Large Language Models on Wikipedia-Style Survey Generation: an Evaluation in NLP Concepts

Fan Gao,Hang Jiang,Rui Yang,Qingcheng Zeng,Jinghui Lu,Moritz Blum,Dairui Liu,Tianwei She,Yuang Jiang,Irene Li
2024-05-23
Abstract:Educational materials such as survey articles in specialized fields like computer science traditionally require tremendous expert inputs and are therefore expensive to create and update. Recently, Large Language Models (LLMs) have achieved significant success across various general tasks. However, their effectiveness and limitations in the education domain are yet to be fully explored. In this work, we examine the proficiency of LLMs in generating succinct survey articles specific to the niche field of NLP in computer science, focusing on a curated list of 99 topics. Automated benchmarks reveal that GPT-4 surpasses its predecessors, inluding GPT-3.5, PaLM2, and LLaMa2 by margins ranging from 2% to 20% in comparison to the established ground truth. We compare both human and GPT-based evaluation scores and provide in-depth analysis. While our findings suggest that GPT-created surveys are more contemporary and accessible than human-authored ones, certain limitations were observed. Notably, GPT-4, despite often delivering outstanding content, occasionally exhibited lapses like missing details or factual errors. At last, we compared the rating behavior between humans and GPT-4 and found systematic bias in using GPT evaluation.
Computation and Language
What problem does this paper attempt to address?

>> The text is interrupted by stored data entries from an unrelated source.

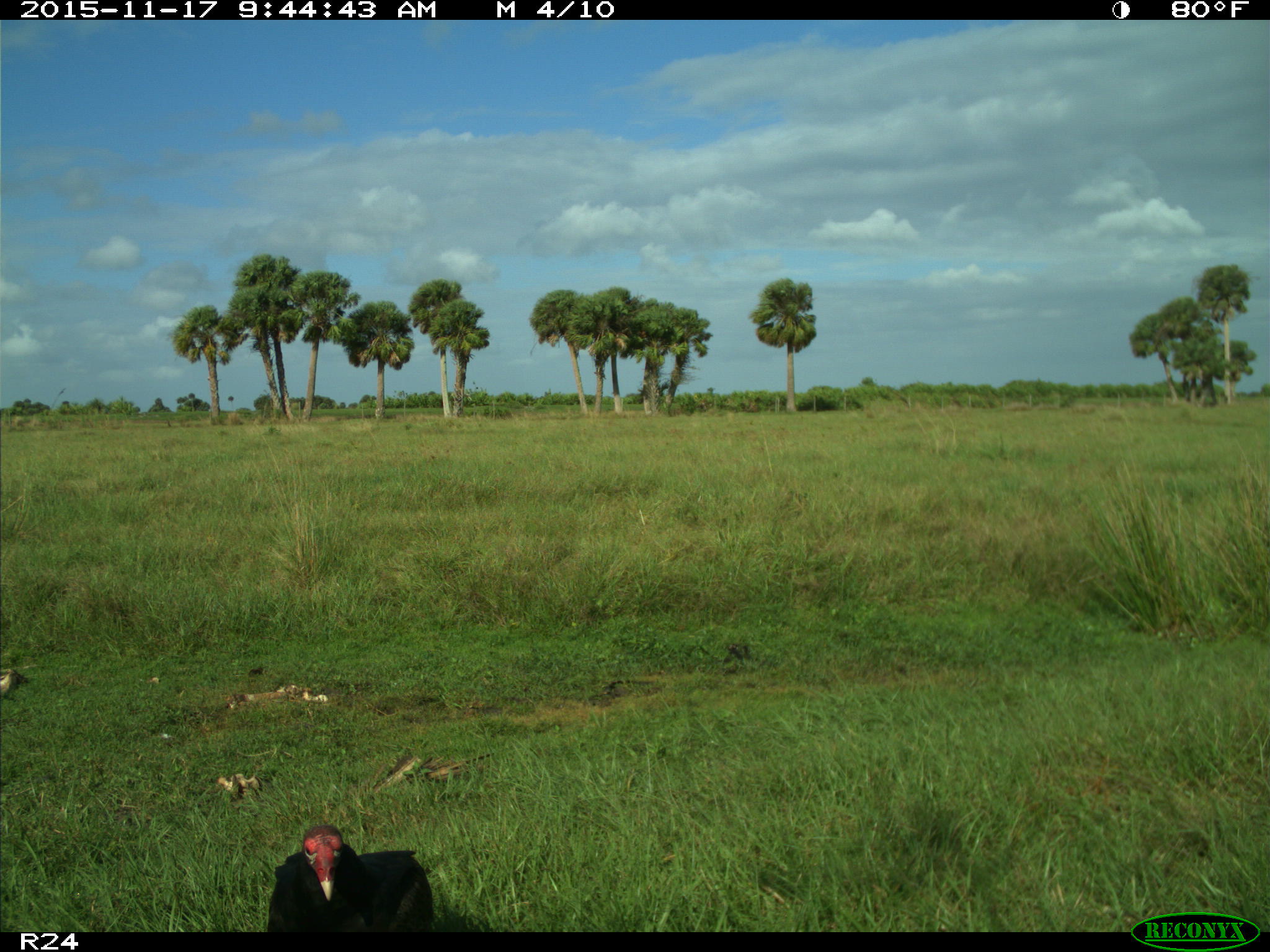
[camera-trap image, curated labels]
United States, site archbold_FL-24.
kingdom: Animalia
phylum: Chordata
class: Aves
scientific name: Aves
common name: birds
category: unidentified bird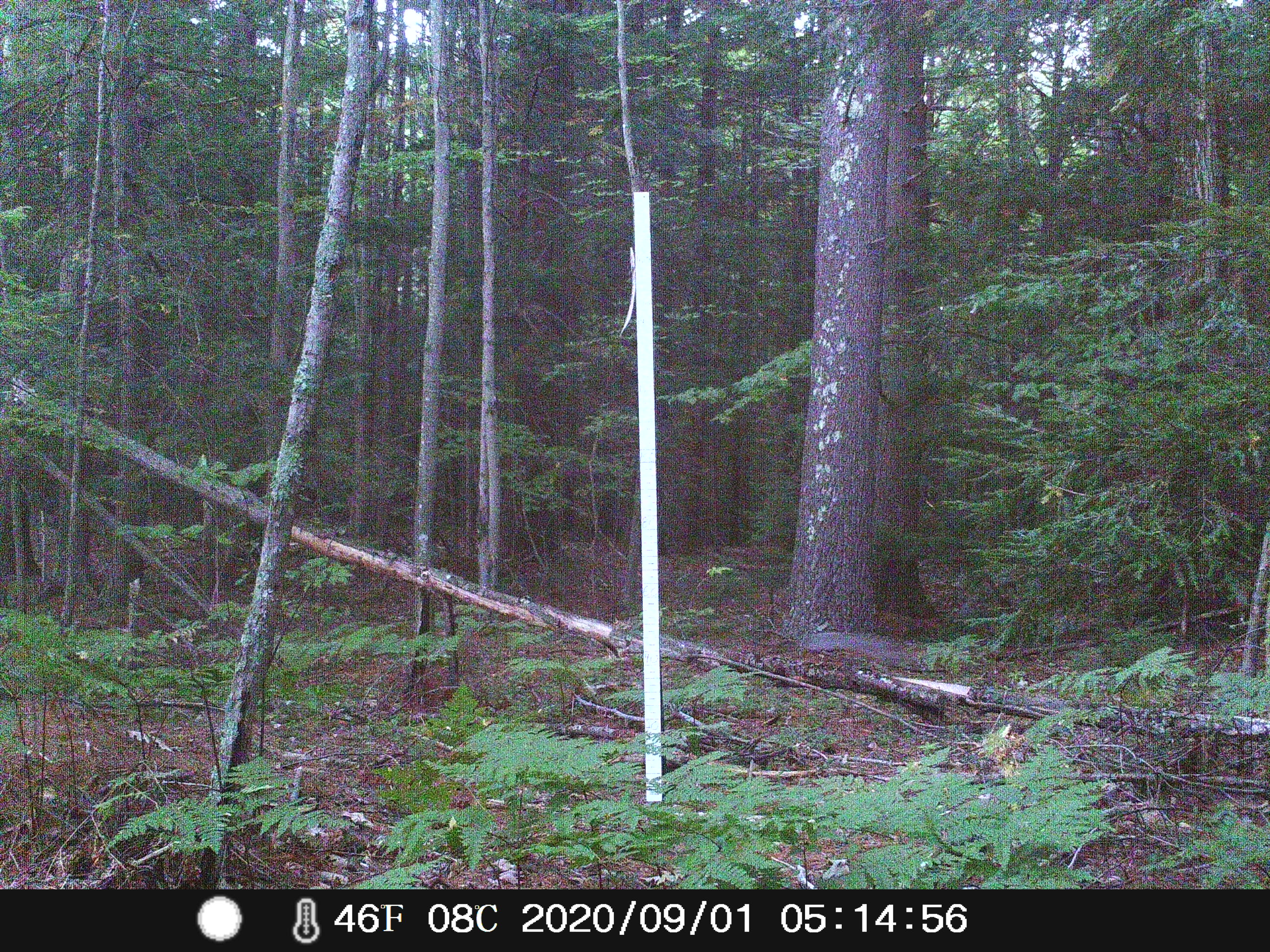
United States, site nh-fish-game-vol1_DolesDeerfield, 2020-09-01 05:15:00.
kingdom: Animalia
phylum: Chordata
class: Mammalia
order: Rodentia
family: Sciuridae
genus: Sciurus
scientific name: Sciurus carolinensis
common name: gray squirrel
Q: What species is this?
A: Gray squirrel (Sciurus carolinensis).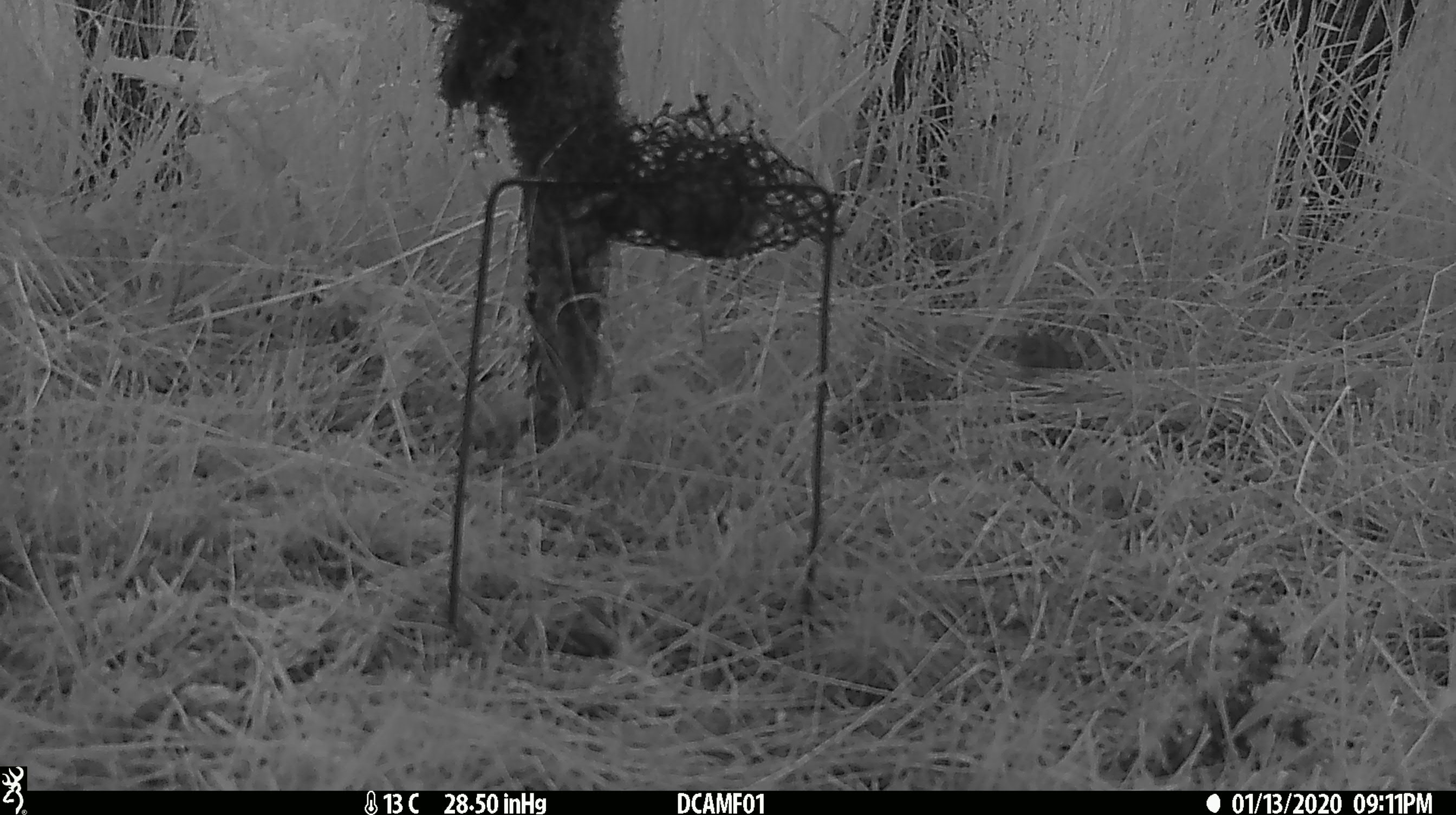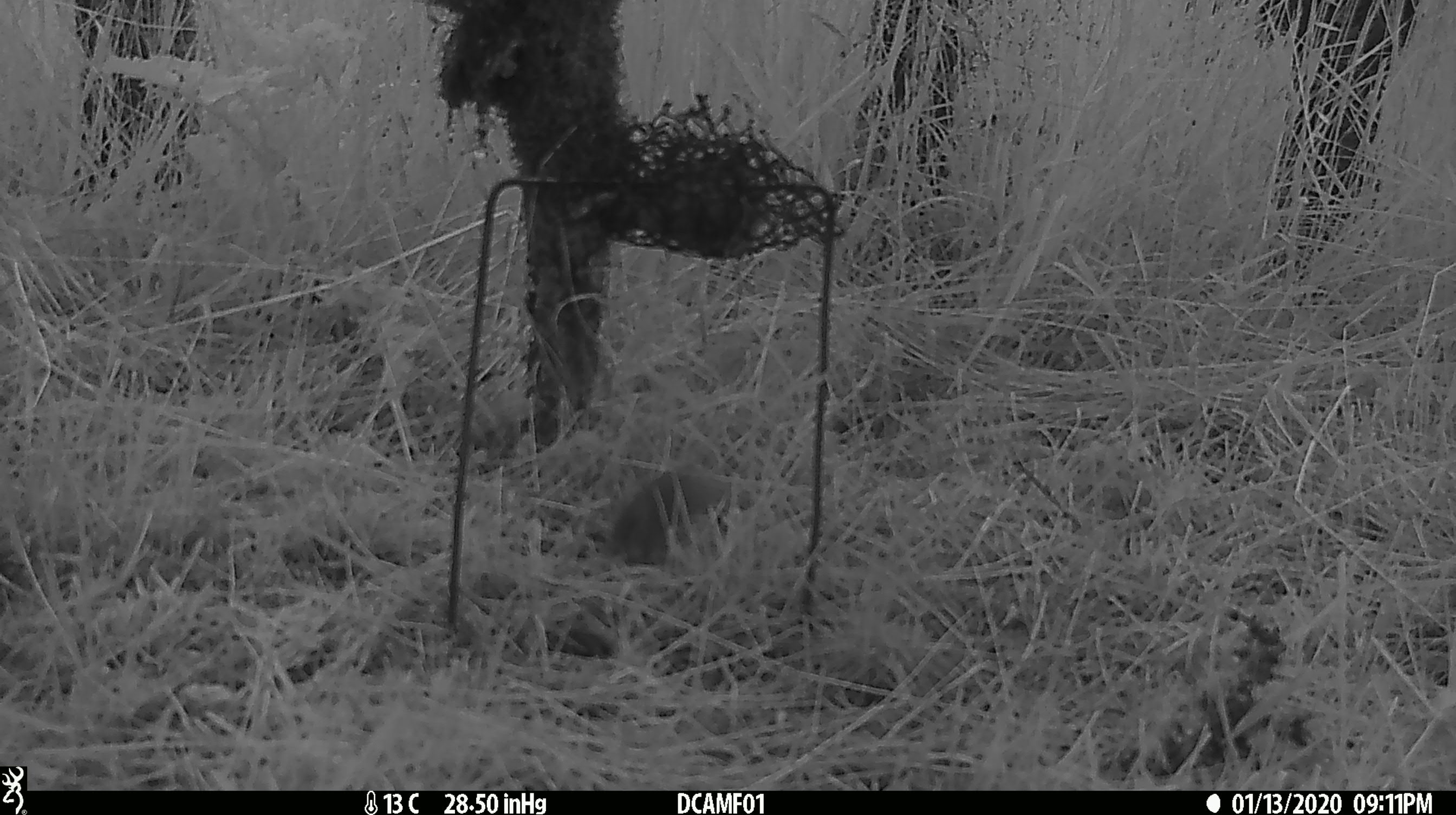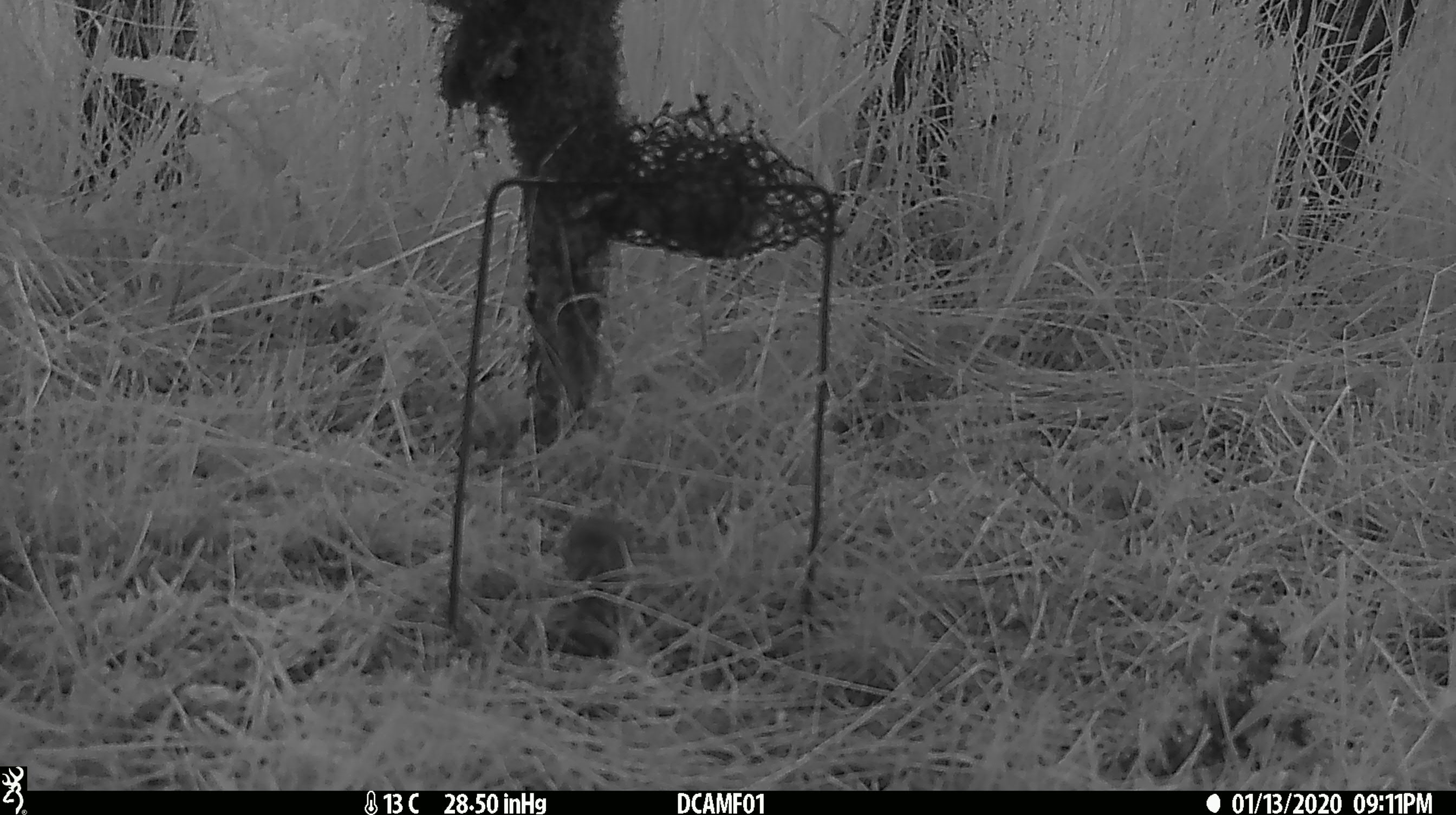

The paper aims to explore the capabilities of large language models (LLMs) in generating review articles on specific concepts within the field of computer science. Specifically, the research focuses on the following three research questions (RQs): 1. **How capable are LLMs in generating review articles on NLP concepts?** Researchers evaluated the capabilities of different models (such as GPT-4, GPT-3.5, PaLM2, and LLaMa2) by comparing their performance in generating reviews on specific NLP topics. The results showed that GPT-4 performed the best in most cases, but there were still some shortcomings, such as information omissions or factual errors. 2. **Can LLMs simulate human judgment given specific criteria?** Experiments indicated that when provided with detailed guidelines, the content generated by LLMs had a high consistency with human expert judgments. However, certain biases were also found, particularly in terms of detail completeness and accuracy. 3. **Do LLMs introduce significant bias when evaluating machine-generated texts?** The results showed that GPT-4 exhibited preference bias when evaluating machine-generated articles, tending to give higher scores to content it generated itself. This suggests that fully replacing human experts with GPT-4 for evaluation still presents challenges. Overall, although LLMs can generate high-quality review articles when following specific guidelines, further improvements are needed in certain areas, especially in verifying factual accuracy, which still requires the involvement of human experts.